Well, I _am_ worried, whether I should be or not. 

Toby had his first case of conjunctivitis in the left eye about six weeks ago. To the vet we went, and got some steroid drops (TobraDex), which I administered morning and evening for one week as instructed. The conjunctivitis cleared up within two days, and he was fine until now.

Friday morning, he woke up with the tell-tale redness, swollen conjunctiva and greenish discharge in his right eye, so out came the drops. His right eye now appears fine, although I will continue the drops for the week, of course. This morning, however, he woke up with a goopy, droopy red left eye ... again.

So now I'm worried. Why is he suddenly getting conjunctivitis all the time?

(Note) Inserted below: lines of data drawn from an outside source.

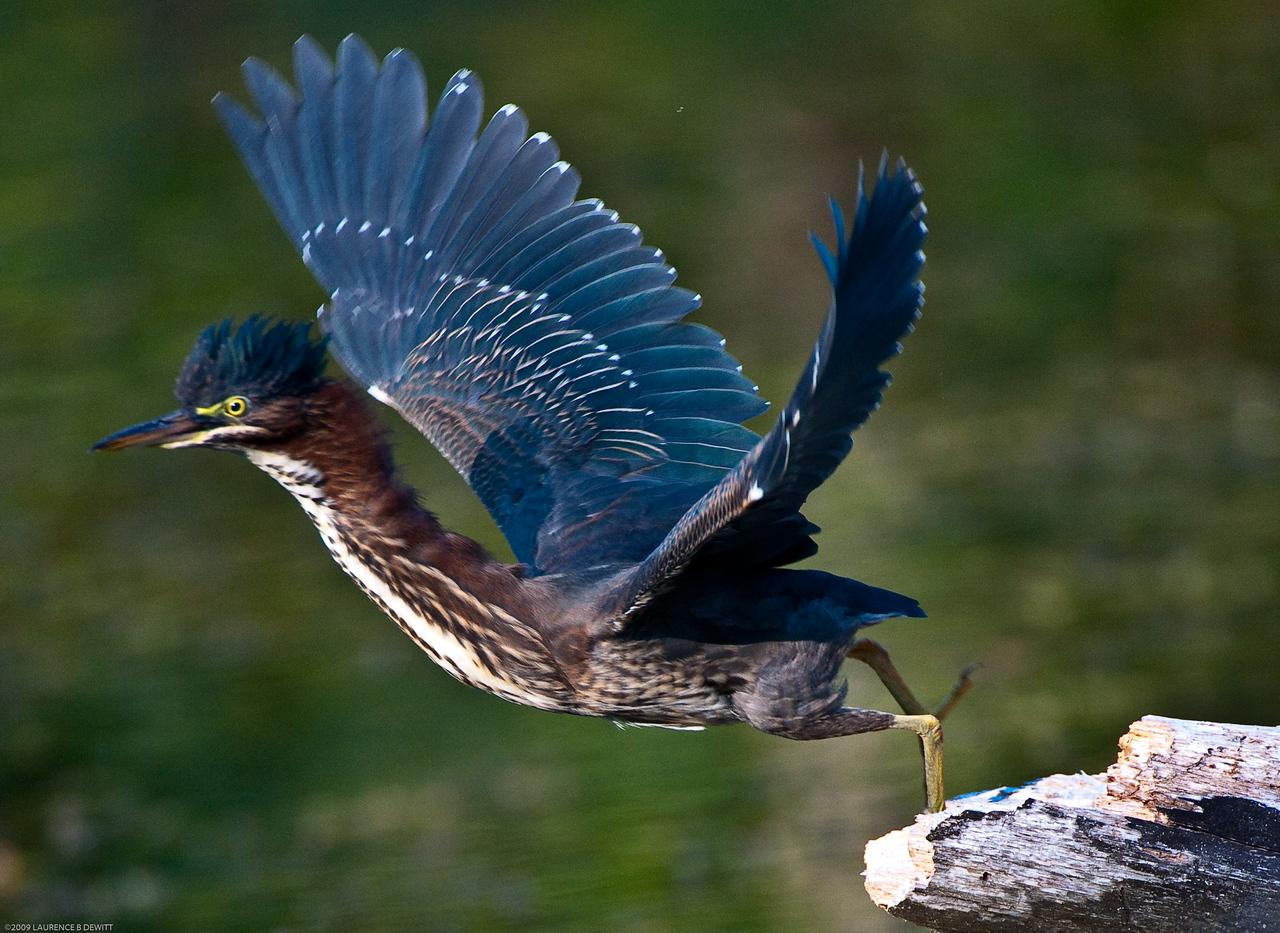 5rivers Blue Heron 2009-7-27-621
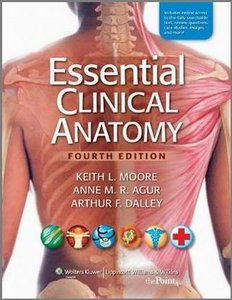 clinically oriented anatomy 4th edition pdf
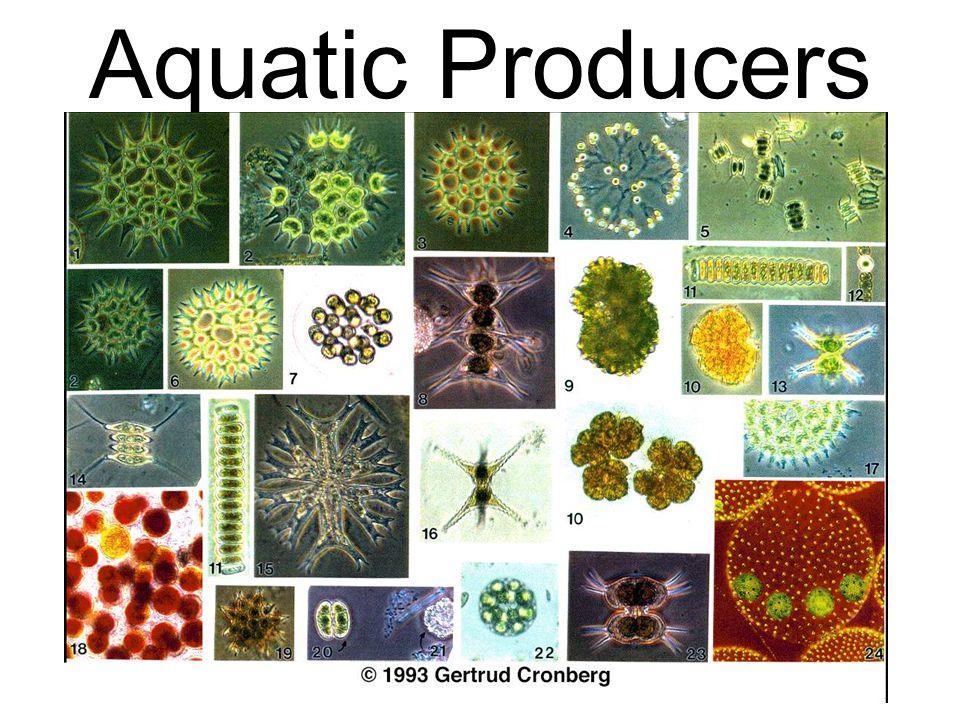 Aquatic Producers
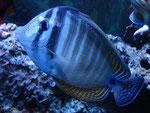 Meerwasseraquaristik im Albaquarium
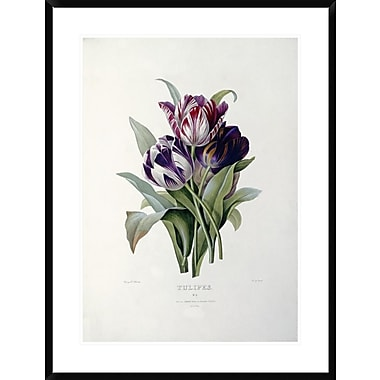 Global Gallery Tulips by Pierre Joseph Redoute Framed Painting Print; 36'' H x 27.2'' W x 1.5'' D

I'm wondering if there might be an irritant or allergen somewhere that he's been exposed to recently, but I can't think what it could be? I'm trying not to think of PU, especially as Toby is only 17 months old, but is it possible that these frequent eye infections are harbingers? 

Any advice would be greatly appreciated.


----------



## Dallas Gold (Dec 22, 2007)

Did you go to a regular veterinarian for the diagnosis or an ophthalmologist? If it was a regular vet, you might want to get a referral to a specialist now just to make sure there isn't something else going on that mimics conjunctivitis. It may be another infection, or it could be something completely different. Since it's recurring I think a specialist visit is in order just to make sure there isn't something else going on. It's not a bad idea to get a thorough eye exam anyway and the specialist has all the special tools. 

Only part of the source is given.